# [TASK BRIEF]
Could the lines from the one with "Which applies to" through the end of the listing be restated exactly, with nothing else included?

-- BEGIN MATERIAL FOR THIS EXERCISE --

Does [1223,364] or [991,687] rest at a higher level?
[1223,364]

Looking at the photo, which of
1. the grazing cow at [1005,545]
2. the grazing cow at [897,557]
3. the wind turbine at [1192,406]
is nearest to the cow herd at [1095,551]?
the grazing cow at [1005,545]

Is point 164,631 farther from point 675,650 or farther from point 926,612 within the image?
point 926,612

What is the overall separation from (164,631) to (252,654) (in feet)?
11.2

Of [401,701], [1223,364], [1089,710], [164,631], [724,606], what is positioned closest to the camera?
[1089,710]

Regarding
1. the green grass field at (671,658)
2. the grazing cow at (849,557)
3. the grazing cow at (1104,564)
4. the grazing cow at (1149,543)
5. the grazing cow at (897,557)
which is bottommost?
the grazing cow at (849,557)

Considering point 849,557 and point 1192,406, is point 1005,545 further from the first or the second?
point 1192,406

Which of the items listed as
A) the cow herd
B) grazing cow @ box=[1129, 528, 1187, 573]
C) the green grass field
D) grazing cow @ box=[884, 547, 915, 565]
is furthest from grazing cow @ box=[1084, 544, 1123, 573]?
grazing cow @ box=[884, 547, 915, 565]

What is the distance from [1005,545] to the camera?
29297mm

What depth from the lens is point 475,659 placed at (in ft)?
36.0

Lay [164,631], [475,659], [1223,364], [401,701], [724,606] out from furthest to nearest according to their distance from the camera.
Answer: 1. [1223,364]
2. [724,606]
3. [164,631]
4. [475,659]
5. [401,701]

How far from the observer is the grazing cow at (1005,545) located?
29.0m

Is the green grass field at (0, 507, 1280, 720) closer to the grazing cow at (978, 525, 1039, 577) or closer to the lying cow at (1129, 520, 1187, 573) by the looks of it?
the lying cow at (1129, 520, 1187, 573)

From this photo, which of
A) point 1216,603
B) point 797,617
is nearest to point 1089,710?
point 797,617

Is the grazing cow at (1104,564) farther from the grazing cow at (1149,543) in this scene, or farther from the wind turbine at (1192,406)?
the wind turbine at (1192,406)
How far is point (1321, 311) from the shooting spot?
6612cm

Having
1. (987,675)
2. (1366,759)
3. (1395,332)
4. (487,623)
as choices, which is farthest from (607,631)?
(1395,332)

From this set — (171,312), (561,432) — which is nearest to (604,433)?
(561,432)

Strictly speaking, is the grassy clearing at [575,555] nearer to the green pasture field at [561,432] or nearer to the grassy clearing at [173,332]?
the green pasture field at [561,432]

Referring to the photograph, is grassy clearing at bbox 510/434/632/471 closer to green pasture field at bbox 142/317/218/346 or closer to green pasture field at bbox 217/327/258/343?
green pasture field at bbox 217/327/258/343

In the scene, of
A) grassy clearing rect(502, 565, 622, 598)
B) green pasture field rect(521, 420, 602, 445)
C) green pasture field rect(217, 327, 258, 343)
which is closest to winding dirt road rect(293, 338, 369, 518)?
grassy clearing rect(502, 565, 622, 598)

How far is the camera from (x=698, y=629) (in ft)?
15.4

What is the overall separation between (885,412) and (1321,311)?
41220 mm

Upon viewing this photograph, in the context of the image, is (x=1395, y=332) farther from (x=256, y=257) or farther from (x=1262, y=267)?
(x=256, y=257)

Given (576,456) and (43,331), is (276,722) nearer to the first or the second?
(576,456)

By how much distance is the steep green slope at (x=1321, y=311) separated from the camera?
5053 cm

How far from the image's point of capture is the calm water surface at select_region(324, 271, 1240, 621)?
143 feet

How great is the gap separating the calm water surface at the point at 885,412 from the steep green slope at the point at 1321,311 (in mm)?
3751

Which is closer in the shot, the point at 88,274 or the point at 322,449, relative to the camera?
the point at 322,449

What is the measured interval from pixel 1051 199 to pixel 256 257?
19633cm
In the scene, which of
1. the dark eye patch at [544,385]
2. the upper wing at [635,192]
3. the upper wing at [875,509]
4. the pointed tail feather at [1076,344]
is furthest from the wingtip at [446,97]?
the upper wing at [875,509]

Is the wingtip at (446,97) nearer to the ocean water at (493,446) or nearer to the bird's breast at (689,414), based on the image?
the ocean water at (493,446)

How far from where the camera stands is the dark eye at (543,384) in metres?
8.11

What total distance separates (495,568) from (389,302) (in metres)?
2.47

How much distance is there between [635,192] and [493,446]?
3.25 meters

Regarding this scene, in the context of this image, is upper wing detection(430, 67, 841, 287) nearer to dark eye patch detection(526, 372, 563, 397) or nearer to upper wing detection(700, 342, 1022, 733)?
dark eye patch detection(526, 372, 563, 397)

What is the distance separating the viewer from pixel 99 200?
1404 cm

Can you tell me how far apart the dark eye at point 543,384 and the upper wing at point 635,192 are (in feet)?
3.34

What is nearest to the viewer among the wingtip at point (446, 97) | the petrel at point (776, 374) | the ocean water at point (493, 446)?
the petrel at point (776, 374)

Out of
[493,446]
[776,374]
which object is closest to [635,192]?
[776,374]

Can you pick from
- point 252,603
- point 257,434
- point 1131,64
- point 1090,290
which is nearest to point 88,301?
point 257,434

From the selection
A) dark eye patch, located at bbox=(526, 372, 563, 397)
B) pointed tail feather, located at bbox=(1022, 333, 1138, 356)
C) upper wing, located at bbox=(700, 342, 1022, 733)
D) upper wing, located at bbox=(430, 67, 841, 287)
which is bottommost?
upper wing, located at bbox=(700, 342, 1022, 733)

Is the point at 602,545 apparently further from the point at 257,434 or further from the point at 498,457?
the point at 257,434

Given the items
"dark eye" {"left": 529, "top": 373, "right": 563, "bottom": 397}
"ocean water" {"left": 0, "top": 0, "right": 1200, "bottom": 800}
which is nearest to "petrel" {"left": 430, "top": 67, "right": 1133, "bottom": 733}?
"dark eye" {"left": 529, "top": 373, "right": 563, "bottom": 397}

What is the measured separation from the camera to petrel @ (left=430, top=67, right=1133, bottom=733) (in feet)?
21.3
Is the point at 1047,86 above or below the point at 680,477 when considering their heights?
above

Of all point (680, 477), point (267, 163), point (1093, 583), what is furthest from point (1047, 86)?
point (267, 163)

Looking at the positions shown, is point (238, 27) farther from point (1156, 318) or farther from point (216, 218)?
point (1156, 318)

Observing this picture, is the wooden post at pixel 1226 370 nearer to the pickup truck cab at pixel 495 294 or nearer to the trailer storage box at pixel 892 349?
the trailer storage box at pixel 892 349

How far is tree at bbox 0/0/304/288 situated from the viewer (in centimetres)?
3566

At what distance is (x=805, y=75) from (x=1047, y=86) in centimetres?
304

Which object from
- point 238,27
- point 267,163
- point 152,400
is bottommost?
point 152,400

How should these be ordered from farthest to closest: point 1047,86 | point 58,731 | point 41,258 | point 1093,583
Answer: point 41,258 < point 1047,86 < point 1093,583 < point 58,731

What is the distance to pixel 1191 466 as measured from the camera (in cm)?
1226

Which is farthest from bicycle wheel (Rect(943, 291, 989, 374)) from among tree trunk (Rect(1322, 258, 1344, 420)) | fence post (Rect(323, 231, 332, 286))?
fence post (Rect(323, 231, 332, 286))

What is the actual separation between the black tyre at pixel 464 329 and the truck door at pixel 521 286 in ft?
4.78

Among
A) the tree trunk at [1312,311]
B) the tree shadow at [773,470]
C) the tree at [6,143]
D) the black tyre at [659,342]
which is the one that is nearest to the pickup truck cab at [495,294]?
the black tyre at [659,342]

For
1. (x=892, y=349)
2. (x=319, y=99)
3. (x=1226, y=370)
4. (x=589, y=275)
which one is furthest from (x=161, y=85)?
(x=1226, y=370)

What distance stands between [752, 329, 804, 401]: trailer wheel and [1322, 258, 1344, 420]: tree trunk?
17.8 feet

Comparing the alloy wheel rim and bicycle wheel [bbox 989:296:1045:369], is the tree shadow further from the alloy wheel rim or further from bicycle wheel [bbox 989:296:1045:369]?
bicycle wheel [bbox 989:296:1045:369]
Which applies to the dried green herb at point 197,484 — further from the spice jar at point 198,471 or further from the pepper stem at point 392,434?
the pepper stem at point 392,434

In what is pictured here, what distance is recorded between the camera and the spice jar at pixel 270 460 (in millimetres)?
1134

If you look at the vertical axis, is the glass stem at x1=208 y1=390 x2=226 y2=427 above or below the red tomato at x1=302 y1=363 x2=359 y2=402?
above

-- END MATERIAL FOR THIS EXERCISE --

# [FULL ANSWER]
Which applies to the dried green herb at point 197,484 — further from the spice jar at point 198,471 or further from the pepper stem at point 392,434?
the pepper stem at point 392,434

In what is pictured here, what distance is recorded between the camera and the spice jar at pixel 270 460 (in millimetres)?
1134

If you look at the vertical axis, is the glass stem at x1=208 y1=390 x2=226 y2=427 above or below the red tomato at x1=302 y1=363 x2=359 y2=402?
above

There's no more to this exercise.